We confirmed this through load testing. At moderate concurrency, Rails handled streaming responses without issue. As concurrent connections climbed, memory consumption grew linearly and response latency degraded. The Solid Cable WebSocket layer, backed by PostgreSQL polling, added latency compared to dedicated WebSocket servers. None of this was surprising. It was the expected behavior of a framework designed for request-response web applications handling long-lived streaming connections.
The Mobile Gap
The second limitation was mobile. Rails renders HTML. It can serve a JSON API that a mobile application consumes, but it cannot produce the mobile application itself. Our product roadmap included iOS and Android clients. Building those in Swift and Kotlin while maintaining a Rails web frontend and a Rails API would have meant three separate UI codebases, three sets of UI components, and three deployment pipelines.
We had already experienced this fragmentation in the fork phase, where the React frontend and Python backend were separate worlds with a JSON contract between them. Rails improved the web experience with Hotwire, but it did not solve the cross-platform problem. We needed a single UI framework that could target web, iOS, Android, macOS, and Linux from one codebase.
The Deployment Reality
Container images for our Rails applications exceeded 600 megabytes. Ruby, Bundler, native gem extensions, asset precompilation, and the Rails framework itself all contributed. On DigitalOcean App Platform, this meant slow image pulls, slow scaling events, and meaningful cold-start latency when new instances launched.
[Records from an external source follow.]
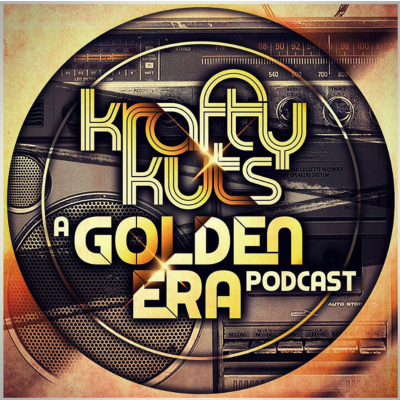episode A Golden Era of Funk artwork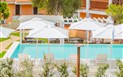 Residence Costa Serena - Bazén v resortu, Palau, Sardinie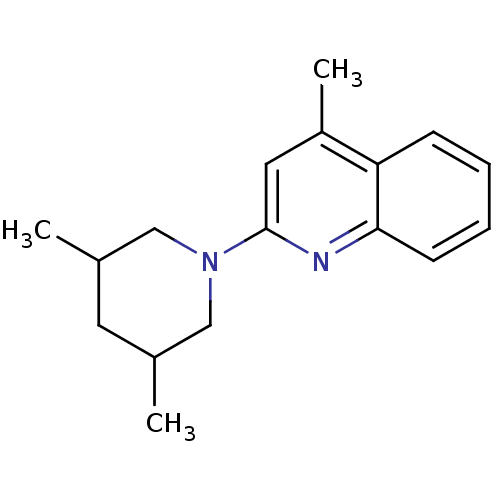 Chemical structure of BindingDB Monomer ID 79617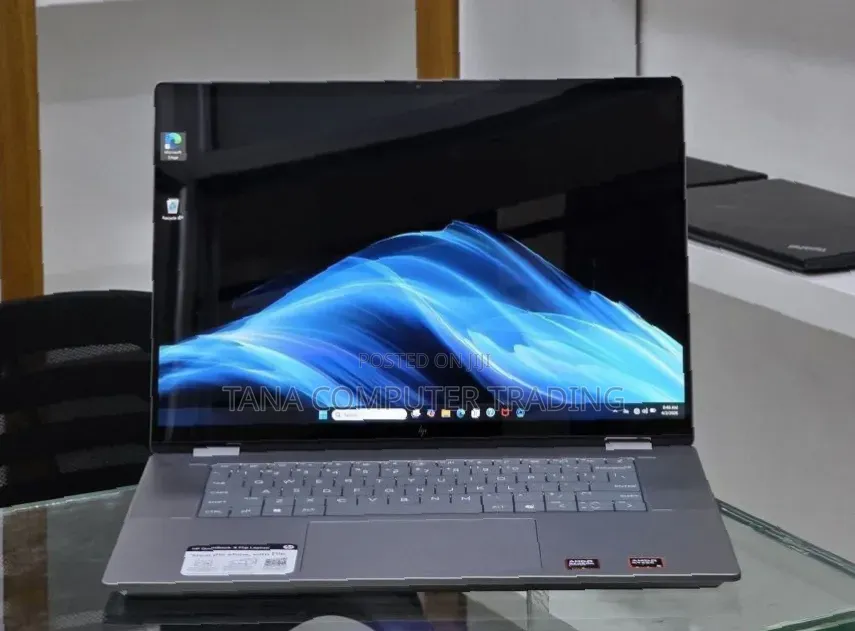 New Laptop HP OmniBook Ultra Flip 14" 16GB AMD Ryzen 5 SSD 512GB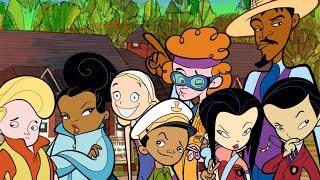 Class of 3000 - Lil Ds Inspirational Speech
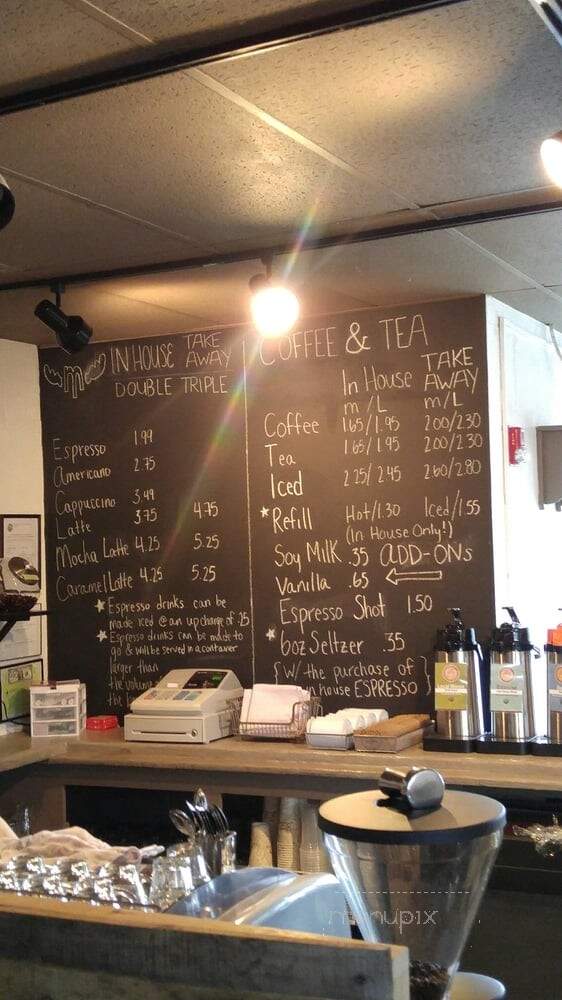 The Local Moose Cafe - Manchester, NH menu_pic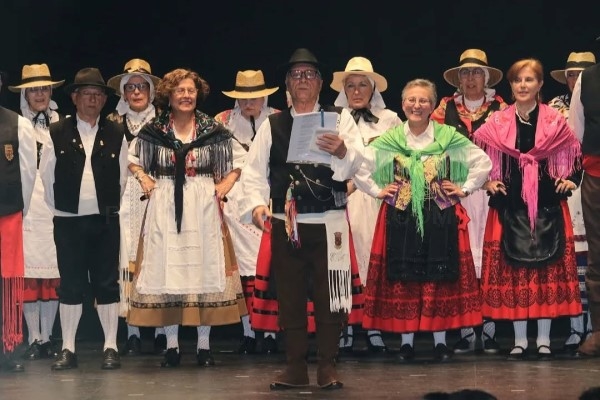 El Teatro Principal clausura las Aulas de Mayores con cerca de 2.500 participantes en el curso 2025-2026
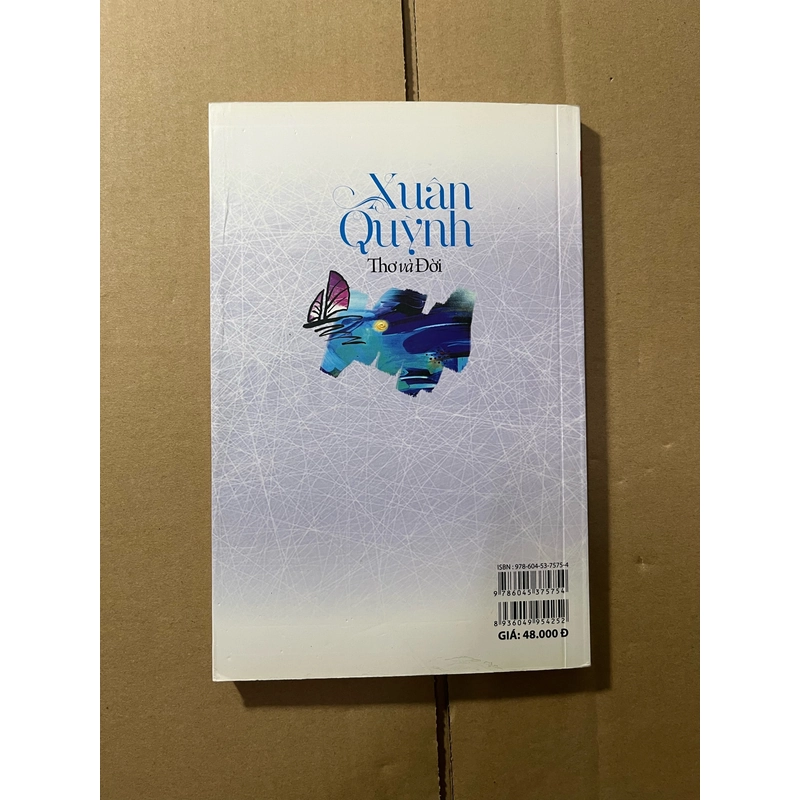 Xuân Quỳnh Thơ Và Đời 536500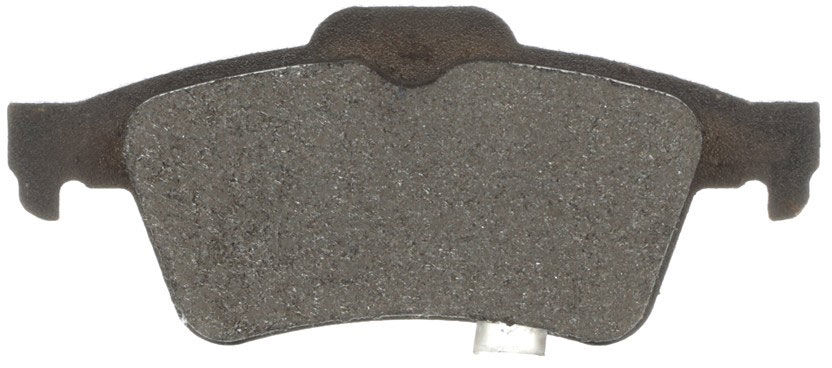 Bosch BE973H - Blue Disc Brake Pad Set, Semi-Metallic, with Hardware, Two Wheel Set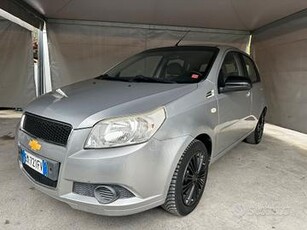 Chevrolet Aveo 1.4 5 porte L GPL Eco Logic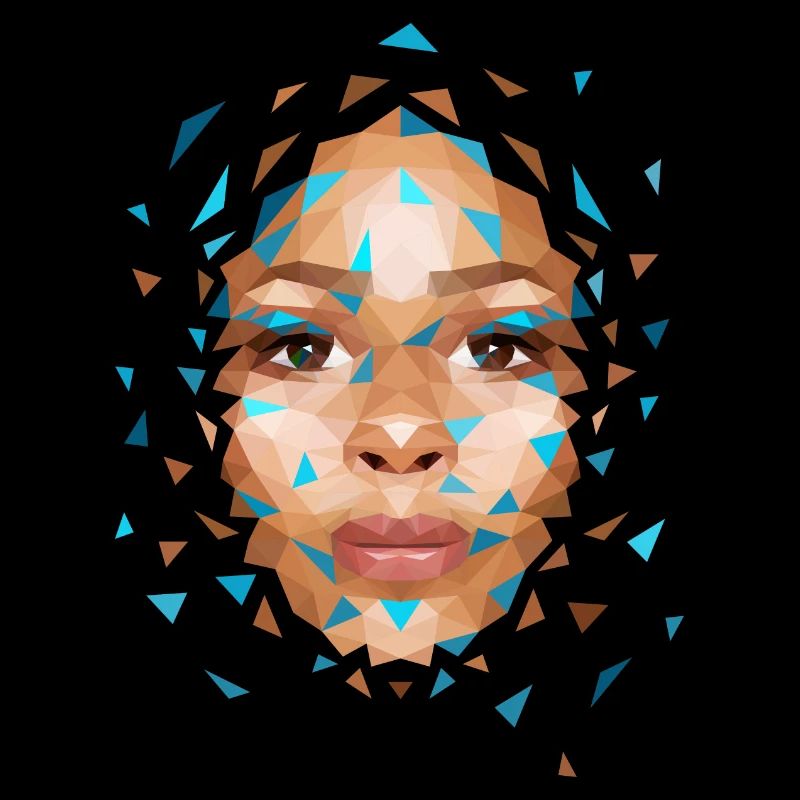 Geometric Face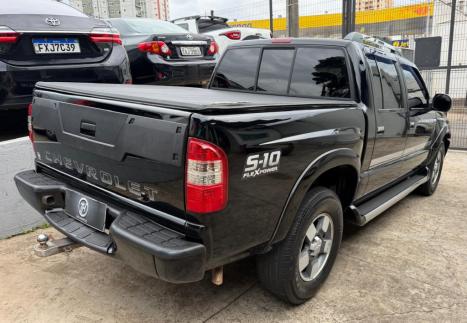 CHEVROLET S10 2.4 FLEX EXECUTIVE CABINE DUPLA, Foto 5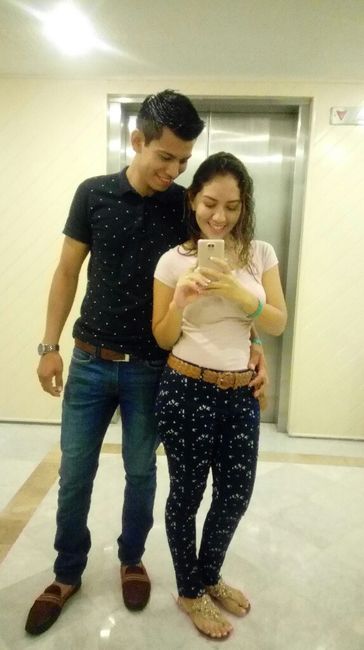  Mi luna de miel en Cancun - 7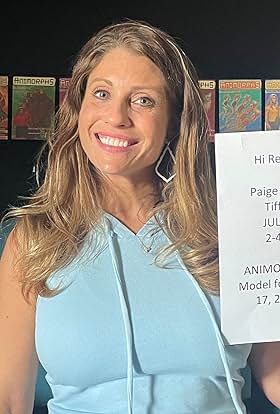 actor Paige Tiffany large photo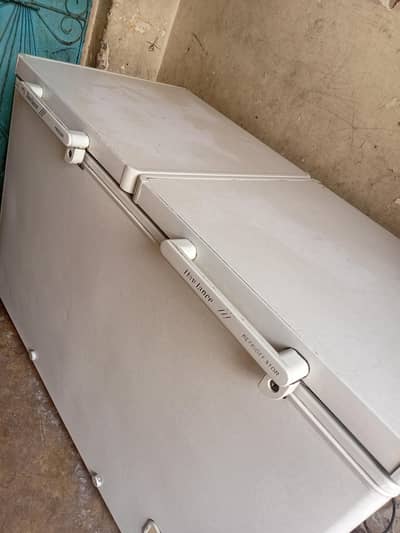 Dawlance Deep Frezer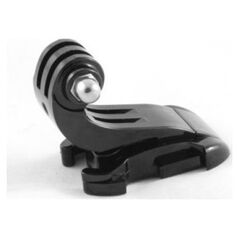 Xrec Podstawka Nalepiana 3m + J-hook Do Gopro Hero 5 4 3+ 3 + 2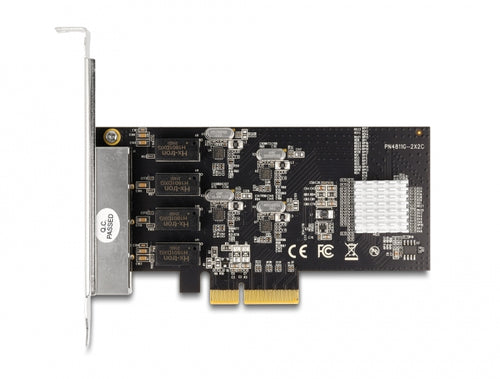 DeLOCK 88618 interface cards/adapter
Deployment was not broken. It worked. But every scaling event carried a time penalty that compounded under load, precisely when fast scaling mattered most. For a product that needed to handle bursty LLM traffic patterns, where a single enterprise customer could spike concurrent connections by an order of magnitude, slow scaling was a real operational constraint.
The Lesson
Rails is a genuinely excellent framework for building web applications. The four weeks we spent with it were among the most productive of the entire project. Eden App Platform, the security features in AOSentry, the compliance infrastructure, the audit logging system: all of it came together faster in Rails than it would have in any other framework we evaluated.
The decision to move on was not a judgment on Rails. It was a recognition that our product was not purely a web application. It was an LLM streaming gateway that needed to sustain thousands of concurrent connections at low memory cost, packaged as a cross-platform application that needed to run on phones and desktops alongside the browser. Rails excels at the web application pattern. LLM streaming gateways and cross-platform mobile are not web applications.
Every line of business logic we wrote in Rails, every migration, every policy class, every audit log schema, transferred directly to the next iteration. Rails taught us what our architecture needed to look like. Go and Flutter would provide the runtime characteristics to make it work at scale.